Required work:
Reproduce all of the data below with every occurrence of "farther from" replaced by "more distant from" and nothing else altered, and leave the pictures out of your answer.

Data:
··········
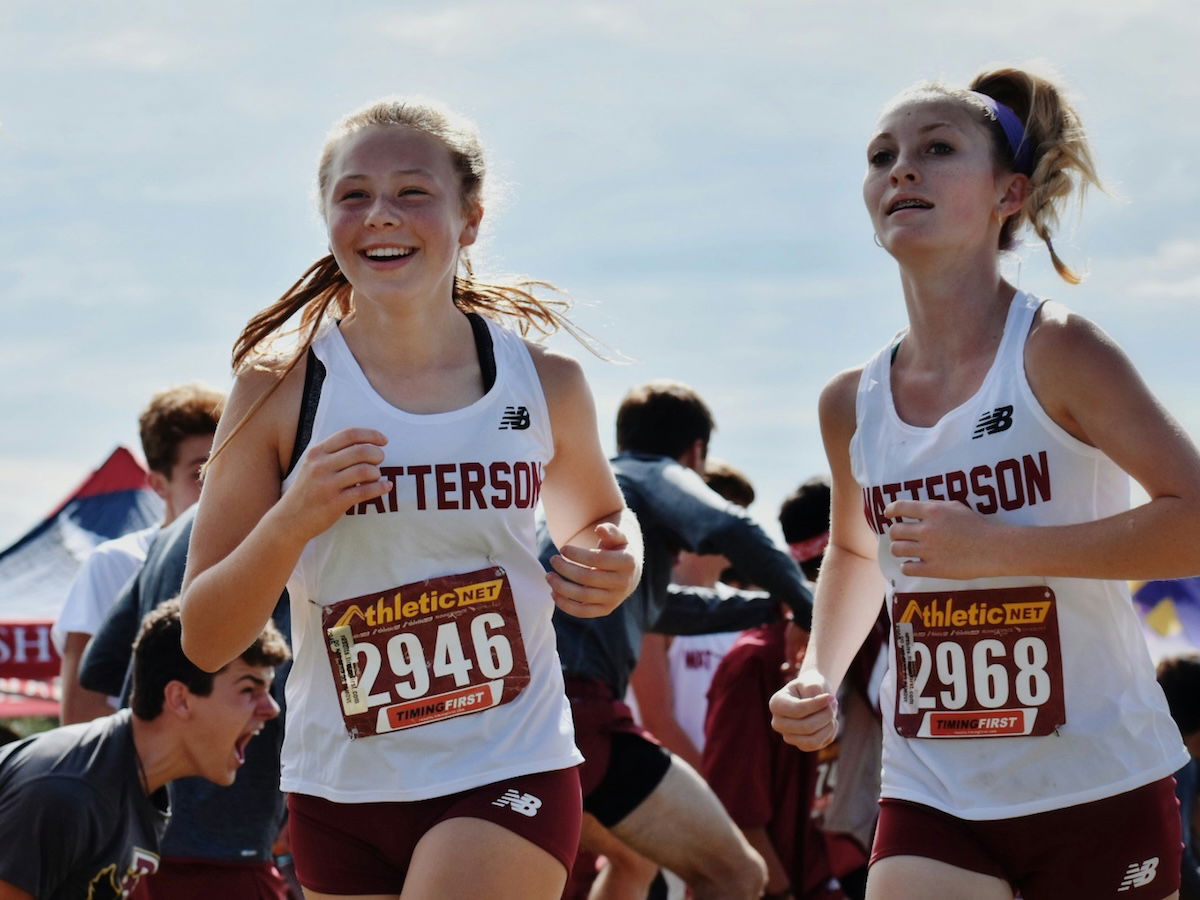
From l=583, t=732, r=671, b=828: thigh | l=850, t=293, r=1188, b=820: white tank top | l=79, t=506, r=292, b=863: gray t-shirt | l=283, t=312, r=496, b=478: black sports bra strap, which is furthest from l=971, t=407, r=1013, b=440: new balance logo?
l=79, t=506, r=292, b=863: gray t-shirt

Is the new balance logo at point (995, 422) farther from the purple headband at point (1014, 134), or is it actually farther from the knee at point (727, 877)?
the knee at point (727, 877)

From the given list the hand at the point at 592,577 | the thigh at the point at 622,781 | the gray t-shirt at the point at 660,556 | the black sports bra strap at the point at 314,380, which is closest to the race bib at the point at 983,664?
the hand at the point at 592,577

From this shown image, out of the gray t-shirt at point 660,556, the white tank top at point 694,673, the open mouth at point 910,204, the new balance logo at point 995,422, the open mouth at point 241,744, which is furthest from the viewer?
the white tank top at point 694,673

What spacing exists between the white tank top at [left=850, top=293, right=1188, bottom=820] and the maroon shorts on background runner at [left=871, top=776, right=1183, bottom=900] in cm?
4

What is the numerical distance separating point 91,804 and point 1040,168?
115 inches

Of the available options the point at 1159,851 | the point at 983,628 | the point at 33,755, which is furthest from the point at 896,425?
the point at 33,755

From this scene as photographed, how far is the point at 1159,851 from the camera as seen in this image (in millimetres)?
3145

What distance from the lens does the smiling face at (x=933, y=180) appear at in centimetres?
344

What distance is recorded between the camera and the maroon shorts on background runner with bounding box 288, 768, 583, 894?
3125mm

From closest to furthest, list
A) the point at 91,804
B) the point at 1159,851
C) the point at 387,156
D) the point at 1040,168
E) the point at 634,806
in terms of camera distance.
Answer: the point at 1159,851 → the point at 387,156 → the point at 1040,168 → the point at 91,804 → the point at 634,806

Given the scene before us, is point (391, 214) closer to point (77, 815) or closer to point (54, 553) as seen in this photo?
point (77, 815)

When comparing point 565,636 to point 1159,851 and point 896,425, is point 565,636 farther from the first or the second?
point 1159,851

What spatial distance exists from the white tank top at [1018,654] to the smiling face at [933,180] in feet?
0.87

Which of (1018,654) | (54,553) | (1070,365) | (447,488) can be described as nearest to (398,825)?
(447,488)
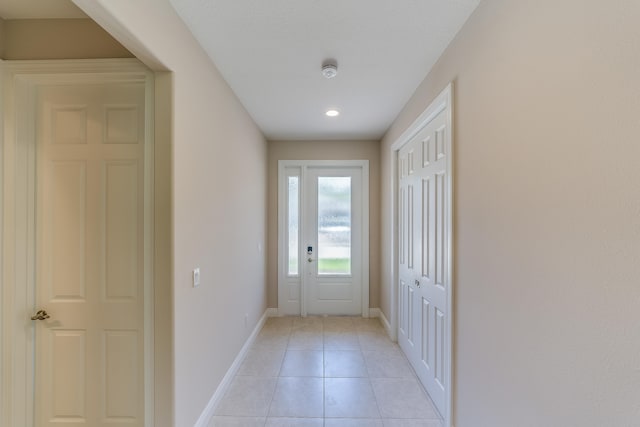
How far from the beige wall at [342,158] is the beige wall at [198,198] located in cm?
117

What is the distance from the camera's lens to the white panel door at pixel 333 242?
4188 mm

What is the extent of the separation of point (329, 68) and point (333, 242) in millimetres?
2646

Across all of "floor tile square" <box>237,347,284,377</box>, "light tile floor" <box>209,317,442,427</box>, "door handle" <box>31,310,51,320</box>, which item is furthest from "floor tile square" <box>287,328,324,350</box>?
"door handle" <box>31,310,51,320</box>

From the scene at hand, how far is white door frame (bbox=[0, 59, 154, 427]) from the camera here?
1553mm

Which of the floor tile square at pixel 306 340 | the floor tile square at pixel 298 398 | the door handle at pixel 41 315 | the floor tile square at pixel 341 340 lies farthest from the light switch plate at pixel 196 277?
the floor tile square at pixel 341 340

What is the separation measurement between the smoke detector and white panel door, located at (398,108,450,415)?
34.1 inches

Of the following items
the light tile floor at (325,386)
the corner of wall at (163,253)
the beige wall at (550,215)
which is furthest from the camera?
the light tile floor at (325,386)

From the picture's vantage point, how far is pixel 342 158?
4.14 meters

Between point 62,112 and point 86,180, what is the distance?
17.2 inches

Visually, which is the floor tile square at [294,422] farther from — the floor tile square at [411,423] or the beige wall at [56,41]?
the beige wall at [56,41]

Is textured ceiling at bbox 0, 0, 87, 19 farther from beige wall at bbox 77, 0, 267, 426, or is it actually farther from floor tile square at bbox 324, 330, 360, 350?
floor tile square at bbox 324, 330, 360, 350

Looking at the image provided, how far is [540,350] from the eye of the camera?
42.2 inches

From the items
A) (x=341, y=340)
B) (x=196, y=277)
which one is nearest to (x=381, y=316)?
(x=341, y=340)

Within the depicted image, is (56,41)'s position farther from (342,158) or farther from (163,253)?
··········
Task output:
From l=583, t=732, r=671, b=828: thigh | l=850, t=293, r=1188, b=820: white tank top | l=79, t=506, r=292, b=863: gray t-shirt | l=283, t=312, r=496, b=478: black sports bra strap, which is furthest from l=971, t=407, r=1013, b=440: new balance logo?
l=79, t=506, r=292, b=863: gray t-shirt

Is the new balance logo at point (995, 422) more distant from the purple headband at point (1014, 134), or is it actually more distant from the knee at point (727, 877)?
the knee at point (727, 877)

From the given list the hand at the point at 592,577 | the thigh at the point at 622,781 | the gray t-shirt at the point at 660,556 | the black sports bra strap at the point at 314,380, which is closest to the race bib at the point at 983,664?
the hand at the point at 592,577

From this shown image, out of the gray t-shirt at point 660,556, the white tank top at point 694,673, the open mouth at point 910,204, the new balance logo at point 995,422, the open mouth at point 241,744, which is furthest from the viewer?
the white tank top at point 694,673

What spacing exists between the white tank top at [left=850, top=293, right=1188, bottom=820] and the maroon shorts on background runner at [left=871, top=776, right=1183, bottom=900] in cm?
4

What is the numerical distance separating point 91,804 and point 1040,168?
115 inches

Of the available options the point at 1159,851 | the point at 983,628 | the point at 33,755, which is furthest from the point at 896,425?
the point at 33,755

From this scene as photographed, how far is the point at 1159,851 from the camera as seen in this image (in millimetres)?
3145

What distance from the lens does the smiling face at (x=933, y=180) appear at in centimetres?
344

What distance is recorded between the camera and the maroon shorts on background runner with bounding box 288, 768, 583, 894?
3125mm

From closest to furthest, list
A) the point at 91,804
B) the point at 1159,851
C) the point at 387,156
D) the point at 1040,168
E) the point at 634,806
in terms of camera distance.
Answer: the point at 1159,851 → the point at 387,156 → the point at 1040,168 → the point at 91,804 → the point at 634,806

Given the scene before us, is point (391, 214) closer to point (77, 815) or closer to point (54, 553) as seen in this photo?
point (77, 815)

When comparing point 565,636 to point 1159,851 and point 896,425, is point 565,636 more distant from the first or the second?
point 1159,851

What spatial distance exists from the white tank top at [1018,654] to the smiling face at [933,180] in feet?
0.87

Which of (1018,654) | (54,553) | (1070,365) | (447,488) can be described as nearest to (398,825)?
(447,488)
How far from the beige wall at [342,158] is the beige wall at [198,198] located in cm?
117

What is the distance from the camera's lens to the white panel door at pixel 333 242?
4188 mm

What is the extent of the separation of point (329, 68) and point (333, 242) in millimetres?
2646

Across all of "floor tile square" <box>237,347,284,377</box>, "light tile floor" <box>209,317,442,427</box>, "door handle" <box>31,310,51,320</box>, which item is furthest from "floor tile square" <box>287,328,324,350</box>?
"door handle" <box>31,310,51,320</box>

From the scene at hand, how far is white door frame (bbox=[0, 59, 154, 427]) from the camera here?
1553mm

Which of the floor tile square at pixel 306 340 | the floor tile square at pixel 298 398 | the door handle at pixel 41 315 | the floor tile square at pixel 341 340 lies farthest from the light switch plate at pixel 196 277?
the floor tile square at pixel 341 340

What is the separation measurement between the smoke detector and white panel door, located at (398,108,450,415)?
34.1 inches

Of the following items
the light tile floor at (325,386)
the corner of wall at (163,253)
the beige wall at (550,215)
which is furthest from the camera?
the light tile floor at (325,386)

From the picture's vantage point, how far is pixel 342 158?
4.14 meters

Between point 62,112 and point 86,180, what is the distance?
17.2 inches

Visually, which is the floor tile square at [294,422] more distant from — the floor tile square at [411,423] or the beige wall at [56,41]?
the beige wall at [56,41]

Is textured ceiling at bbox 0, 0, 87, 19 more distant from beige wall at bbox 77, 0, 267, 426, or is it actually more distant from floor tile square at bbox 324, 330, 360, 350?
floor tile square at bbox 324, 330, 360, 350

Looking at the image provided, how far is [540,350] from the eye of the camera?
42.2 inches

From the items
A) (x=341, y=340)
B) (x=196, y=277)
which one is nearest to (x=381, y=316)?
(x=341, y=340)

Within the depicted image, is (56,41)'s position more distant from (342,158) or more distant from (163,253)?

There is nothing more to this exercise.